* **Saved data entries**
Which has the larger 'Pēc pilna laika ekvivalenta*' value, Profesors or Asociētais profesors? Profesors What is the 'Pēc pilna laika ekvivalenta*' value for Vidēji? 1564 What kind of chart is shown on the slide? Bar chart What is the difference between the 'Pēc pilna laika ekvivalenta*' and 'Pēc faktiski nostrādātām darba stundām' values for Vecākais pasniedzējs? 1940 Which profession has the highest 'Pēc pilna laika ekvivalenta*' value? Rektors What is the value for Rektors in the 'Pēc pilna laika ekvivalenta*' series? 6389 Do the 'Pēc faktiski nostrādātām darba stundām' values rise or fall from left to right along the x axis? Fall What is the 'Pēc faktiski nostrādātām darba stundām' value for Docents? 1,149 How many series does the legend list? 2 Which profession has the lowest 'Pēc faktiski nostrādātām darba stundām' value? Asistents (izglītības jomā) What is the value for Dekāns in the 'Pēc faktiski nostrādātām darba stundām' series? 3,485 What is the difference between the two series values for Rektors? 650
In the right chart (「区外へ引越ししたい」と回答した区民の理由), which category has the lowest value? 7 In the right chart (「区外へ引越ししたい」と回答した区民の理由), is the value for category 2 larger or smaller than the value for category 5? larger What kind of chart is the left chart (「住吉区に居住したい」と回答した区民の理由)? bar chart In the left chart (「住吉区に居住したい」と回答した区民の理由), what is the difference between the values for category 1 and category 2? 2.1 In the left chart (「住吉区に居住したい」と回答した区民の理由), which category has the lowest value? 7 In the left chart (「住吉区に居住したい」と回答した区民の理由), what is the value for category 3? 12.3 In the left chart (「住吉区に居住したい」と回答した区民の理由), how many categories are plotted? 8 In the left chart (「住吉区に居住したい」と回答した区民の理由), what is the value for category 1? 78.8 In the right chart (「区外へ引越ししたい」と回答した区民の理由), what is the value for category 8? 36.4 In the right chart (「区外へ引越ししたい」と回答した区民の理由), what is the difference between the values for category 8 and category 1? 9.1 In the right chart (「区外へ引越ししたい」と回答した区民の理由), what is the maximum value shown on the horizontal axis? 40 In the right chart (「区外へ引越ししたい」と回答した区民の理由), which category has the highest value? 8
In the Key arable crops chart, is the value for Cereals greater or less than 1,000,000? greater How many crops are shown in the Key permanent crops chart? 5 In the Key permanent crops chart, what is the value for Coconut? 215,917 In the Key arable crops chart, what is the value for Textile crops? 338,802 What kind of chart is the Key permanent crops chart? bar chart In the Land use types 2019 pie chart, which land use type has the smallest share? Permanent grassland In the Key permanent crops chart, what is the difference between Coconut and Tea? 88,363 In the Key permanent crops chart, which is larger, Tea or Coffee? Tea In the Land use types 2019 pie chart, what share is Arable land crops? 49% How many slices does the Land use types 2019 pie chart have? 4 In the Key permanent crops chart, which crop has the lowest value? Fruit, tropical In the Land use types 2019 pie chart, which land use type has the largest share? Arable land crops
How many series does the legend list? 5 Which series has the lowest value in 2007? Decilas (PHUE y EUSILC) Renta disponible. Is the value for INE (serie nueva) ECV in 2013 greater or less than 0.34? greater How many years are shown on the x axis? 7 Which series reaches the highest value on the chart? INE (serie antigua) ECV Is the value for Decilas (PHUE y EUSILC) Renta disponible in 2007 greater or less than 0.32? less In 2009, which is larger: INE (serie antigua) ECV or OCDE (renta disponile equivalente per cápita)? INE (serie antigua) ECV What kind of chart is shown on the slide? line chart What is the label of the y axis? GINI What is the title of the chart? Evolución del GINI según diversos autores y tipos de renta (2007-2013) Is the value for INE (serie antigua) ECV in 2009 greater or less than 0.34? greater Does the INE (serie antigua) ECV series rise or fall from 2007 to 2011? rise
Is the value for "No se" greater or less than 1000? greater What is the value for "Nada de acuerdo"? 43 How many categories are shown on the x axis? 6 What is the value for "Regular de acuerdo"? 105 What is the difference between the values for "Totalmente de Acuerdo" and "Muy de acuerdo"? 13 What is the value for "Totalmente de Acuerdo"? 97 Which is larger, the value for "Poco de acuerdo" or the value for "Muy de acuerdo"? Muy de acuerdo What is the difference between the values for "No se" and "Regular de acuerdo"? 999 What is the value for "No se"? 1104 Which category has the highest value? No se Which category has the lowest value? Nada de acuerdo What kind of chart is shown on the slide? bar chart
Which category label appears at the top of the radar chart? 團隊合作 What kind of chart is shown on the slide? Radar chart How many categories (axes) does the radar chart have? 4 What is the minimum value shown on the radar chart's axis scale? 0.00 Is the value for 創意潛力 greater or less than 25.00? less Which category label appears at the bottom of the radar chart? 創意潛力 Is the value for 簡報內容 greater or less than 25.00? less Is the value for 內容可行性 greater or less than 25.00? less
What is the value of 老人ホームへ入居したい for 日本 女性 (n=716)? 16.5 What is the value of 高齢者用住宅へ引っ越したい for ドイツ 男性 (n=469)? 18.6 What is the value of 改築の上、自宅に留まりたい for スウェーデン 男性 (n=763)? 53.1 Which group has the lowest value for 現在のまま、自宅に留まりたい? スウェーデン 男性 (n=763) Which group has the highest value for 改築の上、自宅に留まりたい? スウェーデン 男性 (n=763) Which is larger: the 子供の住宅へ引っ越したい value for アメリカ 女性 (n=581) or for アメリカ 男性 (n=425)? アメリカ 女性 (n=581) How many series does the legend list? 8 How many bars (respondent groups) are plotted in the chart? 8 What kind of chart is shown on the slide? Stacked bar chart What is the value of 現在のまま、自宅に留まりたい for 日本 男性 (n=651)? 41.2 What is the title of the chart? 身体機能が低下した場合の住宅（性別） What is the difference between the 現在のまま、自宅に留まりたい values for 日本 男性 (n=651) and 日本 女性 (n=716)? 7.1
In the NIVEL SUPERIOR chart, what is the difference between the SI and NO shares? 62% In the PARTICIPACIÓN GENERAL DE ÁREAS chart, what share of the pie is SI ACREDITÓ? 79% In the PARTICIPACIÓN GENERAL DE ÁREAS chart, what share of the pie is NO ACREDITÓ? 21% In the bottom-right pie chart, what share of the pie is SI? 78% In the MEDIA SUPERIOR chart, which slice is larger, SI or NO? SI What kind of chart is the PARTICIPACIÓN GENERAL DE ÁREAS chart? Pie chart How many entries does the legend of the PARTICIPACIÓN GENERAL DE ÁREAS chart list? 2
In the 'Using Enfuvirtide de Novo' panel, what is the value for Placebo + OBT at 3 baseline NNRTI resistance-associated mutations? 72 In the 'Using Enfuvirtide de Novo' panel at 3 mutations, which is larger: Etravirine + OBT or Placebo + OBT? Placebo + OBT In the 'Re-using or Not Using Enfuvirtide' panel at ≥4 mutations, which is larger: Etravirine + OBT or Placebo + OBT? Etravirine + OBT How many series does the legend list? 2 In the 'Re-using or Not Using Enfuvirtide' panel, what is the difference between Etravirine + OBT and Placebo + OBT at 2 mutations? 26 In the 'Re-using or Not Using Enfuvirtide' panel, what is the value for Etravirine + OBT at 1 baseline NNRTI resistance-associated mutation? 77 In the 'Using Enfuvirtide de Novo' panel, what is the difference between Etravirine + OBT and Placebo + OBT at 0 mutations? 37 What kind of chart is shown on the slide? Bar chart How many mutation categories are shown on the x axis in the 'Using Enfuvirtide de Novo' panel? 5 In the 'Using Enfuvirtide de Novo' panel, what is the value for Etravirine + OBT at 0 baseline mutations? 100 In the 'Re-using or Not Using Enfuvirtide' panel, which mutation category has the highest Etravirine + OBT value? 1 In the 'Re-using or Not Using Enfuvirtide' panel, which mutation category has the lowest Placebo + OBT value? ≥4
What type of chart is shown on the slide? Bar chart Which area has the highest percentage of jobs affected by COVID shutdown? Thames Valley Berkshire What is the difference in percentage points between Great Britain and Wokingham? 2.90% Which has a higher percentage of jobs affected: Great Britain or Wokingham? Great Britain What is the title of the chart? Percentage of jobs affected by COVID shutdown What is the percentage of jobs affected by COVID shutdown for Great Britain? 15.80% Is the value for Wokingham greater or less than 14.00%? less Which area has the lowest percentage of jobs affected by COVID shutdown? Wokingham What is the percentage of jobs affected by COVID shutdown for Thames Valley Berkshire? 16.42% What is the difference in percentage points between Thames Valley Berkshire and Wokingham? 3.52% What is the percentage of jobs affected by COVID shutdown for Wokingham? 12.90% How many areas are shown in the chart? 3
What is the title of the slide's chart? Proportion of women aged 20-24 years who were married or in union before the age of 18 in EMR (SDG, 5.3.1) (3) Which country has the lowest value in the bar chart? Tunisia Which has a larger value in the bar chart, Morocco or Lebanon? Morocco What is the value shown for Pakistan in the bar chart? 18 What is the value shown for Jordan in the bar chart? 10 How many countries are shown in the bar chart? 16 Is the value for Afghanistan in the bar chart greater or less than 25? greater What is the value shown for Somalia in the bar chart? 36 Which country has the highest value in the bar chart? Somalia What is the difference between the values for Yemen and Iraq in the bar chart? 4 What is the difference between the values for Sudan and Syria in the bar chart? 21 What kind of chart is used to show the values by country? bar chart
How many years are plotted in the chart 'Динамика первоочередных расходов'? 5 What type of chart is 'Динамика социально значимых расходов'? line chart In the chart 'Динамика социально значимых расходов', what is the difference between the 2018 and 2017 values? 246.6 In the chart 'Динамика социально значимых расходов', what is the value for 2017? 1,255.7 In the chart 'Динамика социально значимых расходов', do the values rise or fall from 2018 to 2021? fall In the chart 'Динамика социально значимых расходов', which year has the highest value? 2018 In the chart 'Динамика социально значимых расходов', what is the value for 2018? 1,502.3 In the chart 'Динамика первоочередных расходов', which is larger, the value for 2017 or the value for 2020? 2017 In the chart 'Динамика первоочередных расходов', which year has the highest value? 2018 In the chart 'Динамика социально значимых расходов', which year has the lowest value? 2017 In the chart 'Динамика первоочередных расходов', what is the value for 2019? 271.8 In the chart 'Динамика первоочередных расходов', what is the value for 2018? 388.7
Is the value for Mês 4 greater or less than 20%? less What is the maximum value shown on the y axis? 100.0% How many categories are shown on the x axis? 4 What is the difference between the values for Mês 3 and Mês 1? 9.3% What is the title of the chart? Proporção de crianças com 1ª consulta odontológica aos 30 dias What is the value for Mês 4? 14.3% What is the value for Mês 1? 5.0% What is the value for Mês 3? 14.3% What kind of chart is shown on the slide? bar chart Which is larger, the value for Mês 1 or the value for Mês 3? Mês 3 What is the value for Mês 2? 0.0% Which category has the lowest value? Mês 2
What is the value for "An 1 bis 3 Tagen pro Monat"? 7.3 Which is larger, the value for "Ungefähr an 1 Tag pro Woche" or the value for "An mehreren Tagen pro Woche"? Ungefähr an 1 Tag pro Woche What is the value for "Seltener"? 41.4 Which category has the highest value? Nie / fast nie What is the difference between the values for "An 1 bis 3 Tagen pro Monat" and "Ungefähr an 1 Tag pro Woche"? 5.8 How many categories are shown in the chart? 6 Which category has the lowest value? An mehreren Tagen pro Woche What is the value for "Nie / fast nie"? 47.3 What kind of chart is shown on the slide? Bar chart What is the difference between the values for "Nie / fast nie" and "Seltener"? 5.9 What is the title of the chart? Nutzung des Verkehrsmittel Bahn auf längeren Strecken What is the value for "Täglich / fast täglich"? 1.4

* **WHAT THE EXERCISE ASKS**
Lay out the items from the start up to and including the line containing "highest value? 8" as a JSON list of strings, one string per line, with blank lines left out.

* **EXERCISE RESULT**
[
  "Which has the larger 'Pēc pilna laika ekvivalenta*' value, Profesors or Asociētais profesors? Profesors What is the 'Pēc pilna laika ekvivalenta*' value for Vidēji? 1564 What kind of chart is shown on the slide? Bar chart What is the difference between the 'Pēc pilna laika ekvivalenta*' and 'Pēc faktiski nostrādātām darba stundām' values for Vecākais pasniedzējs? 1940 Which profession has the highest 'Pēc pilna laika ekvivalenta*' value? Rektors What is the value for Rektors in the 'Pēc pilna laika ekvivalenta*' series? 6389 Do the 'Pēc faktiski nostrādātām darba stundām' values rise or fall from left to right along the x axis? Fall What is the 'Pēc faktiski nostrādātām darba stundām' value for Docents? 1,149 How many series does the legend list? 2 Which profession has the lowest 'Pēc faktiski nostrādātām darba stundām' value? Asistents (izglītības jomā) What is the value for Dekāns in the 'Pēc faktiski nostrādātām darba stundām' series? 3,485 What is the difference between the two series values for Rektors? 650",
  "In the right chart (「区外へ引越ししたい」と回答した区民の理由), which category has the lowest value? 7 In the right chart (「区外へ引越ししたい」と回答した区民の理由), is the value for category 2 larger or smaller than the value for category 5? larger What kind of chart is the left chart (「住吉区に居住したい」と回答した区民の理由)? bar chart In the left chart (「住吉区に居住したい」と回答した区民の理由), what is the difference between the values for category 1 and category 2? 2.1 In the left chart (「住吉区に居住したい」と回答した区民の理由), which category has the lowest value? 7 In the left chart (「住吉区に居住したい」と回答した区民の理由), what is the value for category 3? 12.3 In the left chart (「住吉区に居住したい」と回答した区民の理由), how many categories are plotted? 8 In the left chart (「住吉区に居住したい」と回答した区民の理由), what is the value for category 1? 78.8 In the right chart (「区外へ引越ししたい」と回答した区民の理由), what is the value for category 8? 36.4 In the right chart (「区外へ引越ししたい」と回答した区民の理由), what is the difference between the values for category 8 and category 1? 9.1 In the right chart (「区外へ引越ししたい」と回答した区民の理由), what is the maximum value shown on the horizontal axis? 40 In the right chart (「区外へ引越ししたい」と回答した区民の理由), which category has the highest value? 8"
]